Chart reading data
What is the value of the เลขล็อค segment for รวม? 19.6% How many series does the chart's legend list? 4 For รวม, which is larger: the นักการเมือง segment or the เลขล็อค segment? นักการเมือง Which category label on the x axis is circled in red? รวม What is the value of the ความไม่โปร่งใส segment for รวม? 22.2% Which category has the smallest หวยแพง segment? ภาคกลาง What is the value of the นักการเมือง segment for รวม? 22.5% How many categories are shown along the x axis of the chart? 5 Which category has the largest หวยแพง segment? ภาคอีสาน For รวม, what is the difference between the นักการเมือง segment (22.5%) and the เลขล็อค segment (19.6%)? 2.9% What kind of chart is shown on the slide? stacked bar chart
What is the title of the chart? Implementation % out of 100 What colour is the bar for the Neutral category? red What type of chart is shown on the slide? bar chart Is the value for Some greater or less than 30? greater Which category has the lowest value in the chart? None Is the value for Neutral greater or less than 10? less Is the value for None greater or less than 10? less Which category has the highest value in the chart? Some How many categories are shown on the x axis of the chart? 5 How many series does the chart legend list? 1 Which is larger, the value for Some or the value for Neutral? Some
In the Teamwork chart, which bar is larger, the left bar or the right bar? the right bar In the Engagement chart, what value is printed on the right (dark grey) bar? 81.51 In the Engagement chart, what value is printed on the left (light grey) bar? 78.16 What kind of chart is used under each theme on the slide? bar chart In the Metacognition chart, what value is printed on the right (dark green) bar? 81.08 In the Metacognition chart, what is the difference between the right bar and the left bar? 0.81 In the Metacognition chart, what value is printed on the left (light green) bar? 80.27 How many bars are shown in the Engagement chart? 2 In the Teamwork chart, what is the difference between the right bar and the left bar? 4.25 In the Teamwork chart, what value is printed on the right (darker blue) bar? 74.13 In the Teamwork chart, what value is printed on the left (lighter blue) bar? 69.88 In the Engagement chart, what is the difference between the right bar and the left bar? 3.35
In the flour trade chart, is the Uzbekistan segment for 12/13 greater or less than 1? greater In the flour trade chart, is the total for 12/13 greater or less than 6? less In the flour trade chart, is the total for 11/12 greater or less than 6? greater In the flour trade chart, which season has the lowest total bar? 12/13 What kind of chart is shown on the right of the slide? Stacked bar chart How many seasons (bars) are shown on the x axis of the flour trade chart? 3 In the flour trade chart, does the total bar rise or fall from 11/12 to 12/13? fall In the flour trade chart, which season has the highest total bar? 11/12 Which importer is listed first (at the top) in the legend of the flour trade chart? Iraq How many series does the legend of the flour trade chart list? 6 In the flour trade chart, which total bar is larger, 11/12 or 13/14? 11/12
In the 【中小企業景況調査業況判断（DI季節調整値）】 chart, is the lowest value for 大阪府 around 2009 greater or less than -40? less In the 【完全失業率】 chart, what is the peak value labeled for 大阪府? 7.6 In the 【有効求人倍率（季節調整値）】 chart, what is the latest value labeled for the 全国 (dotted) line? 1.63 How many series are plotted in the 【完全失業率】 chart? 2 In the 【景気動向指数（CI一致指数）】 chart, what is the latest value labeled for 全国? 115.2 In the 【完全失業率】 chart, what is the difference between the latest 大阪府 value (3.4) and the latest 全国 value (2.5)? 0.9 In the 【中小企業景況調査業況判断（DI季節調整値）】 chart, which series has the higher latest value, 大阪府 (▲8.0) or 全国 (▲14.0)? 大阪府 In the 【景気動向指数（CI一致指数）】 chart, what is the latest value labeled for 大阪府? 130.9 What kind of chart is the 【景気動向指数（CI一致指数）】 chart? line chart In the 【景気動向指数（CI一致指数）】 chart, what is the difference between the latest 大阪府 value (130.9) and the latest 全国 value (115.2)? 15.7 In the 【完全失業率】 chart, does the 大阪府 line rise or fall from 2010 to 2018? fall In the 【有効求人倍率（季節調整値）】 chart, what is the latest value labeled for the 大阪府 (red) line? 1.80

What to do:
Swap every "greater or less than" in the records for "higher or lower than" and write the lines out again, leaving everything else unchanged.

Output for this exercise:
What is the value of the เลขล็อค segment for รวม? 19.6% How many series does the chart's legend list? 4 For รวม, which is larger: the นักการเมือง segment or the เลขล็อค segment? นักการเมือง Which category label on the x axis is circled in red? รวม What is the value of the ความไม่โปร่งใส segment for รวม? 22.2% Which category has the smallest หวยแพง segment? ภาคกลาง What is the value of the นักการเมือง segment for รวม? 22.5% How many categories are shown along the x axis of the chart? 5 Which category has the largest หวยแพง segment? ภาคอีสาน For รวม, what is the difference between the นักการเมือง segment (22.5%) and the เลขล็อค segment (19.6%)? 2.9% What kind of chart is shown on the slide? stacked bar chart
What is the title of the chart? Implementation % out of 100 What colour is the bar for the Neutral category? red What type of chart is shown on the slide? bar chart Is the value for Some higher or lower than 30? greater Which category has the lowest value in the chart? None Is the value for Neutral higher or lower than 10? less Is the value for None higher or lower than 10? less Which category has the highest value in the chart? Some How many categories are shown on the x axis of the chart? 5 How many series does the chart legend list? 1 Which is larger, the value for Some or the value for Neutral? Some
In the Teamwork chart, which bar is larger, the left bar or the right bar? the right bar In the Engagement chart, what value is printed on the right (dark grey) bar? 81.51 In the Engagement chart, what value is printed on the left (light grey) bar? 78.16 What kind of chart is used under each theme on the slide? bar chart In the Metacognition chart, what value is printed on the right (dark green) bar? 81.08 In the Metacognition chart, what is the difference between the right bar and the left bar? 0.81 In the Metacognition chart, what value is printed on the left (light green) bar? 80.27 How many bars are shown in the Engagement chart? 2 In the Teamwork chart, what is the difference between the right bar and the left bar? 4.25 In the Teamwork chart, what value is printed on the right (darker blue) bar? 74.13 In the Teamwork chart, what value is printed on the left (lighter blue) bar? 69.88 In the Engagement chart, what is the difference between the right bar and the left bar? 3.35
In the flour trade chart, is the Uzbekistan segment for 12/13 higher or lower than 1? greater In the flour trade chart, is the total for 12/13 higher or lower than 6? less In the flour trade chart, is the total for 11/12 higher or lower than 6? greater In the flour trade chart, which season has the lowest total bar? 12/13 What kind of chart is shown on the right of the slide? Stacked bar chart How many seasons (bars) are shown on the x axis of the flour trade chart? 3 In the flour trade chart, does the total bar rise or fall from 11/12 to 12/13? fall In the flour trade chart, which season has the highest total bar? 11/12 Which importer is listed first (at the top) in the legend of the flour trade chart? Iraq How many series does the legend of the flour trade chart list? 6 In the flour trade chart, which total bar is larger, 11/12 or 13/14? 11/12
In the 【中小企業景況調査業況判断（DI季節調整値）】 chart, is the lowest value for 大阪府 around 2009 higher or lower than -40? less In the 【完全失業率】 chart, what is the peak value labeled for 大阪府? 7.6 In the 【有効求人倍率（季節調整値）】 chart, what is the latest value labeled for the 全国 (dotted) line? 1.63 How many series are plotted in the 【完全失業率】 chart? 2 In the 【景気動向指数（CI一致指数）】 chart, what is the latest value labeled for 全国? 115.2 In the 【完全失業率】 chart, what is the difference between the latest 大阪府 value (3.4) and the latest 全国 value (2.5)? 0.9 In the 【中小企業景況調査業況判断（DI季節調整値）】 chart, which series has the higher latest value, 大阪府 (▲8.0) or 全国 (▲14.0)? 大阪府 In the 【景気動向指数（CI一致指数）】 chart, what is the latest value labeled for 大阪府? 130.9 What kind of chart is the 【景気動向指数（CI一致指数）】 chart? line chart In the 【景気動向指数（CI一致指数）】 chart, what is the difference between the latest 大阪府 value (130.9) and the latest 全国 value (115.2)? 15.7 In the 【完全失業率】 chart, does the 大阪府 line rise or fall from 2010 to 2018? fall In the 【有効求人倍率（季節調整値）】 chart, what is the latest value labeled for the 大阪府 (red) line? 1.80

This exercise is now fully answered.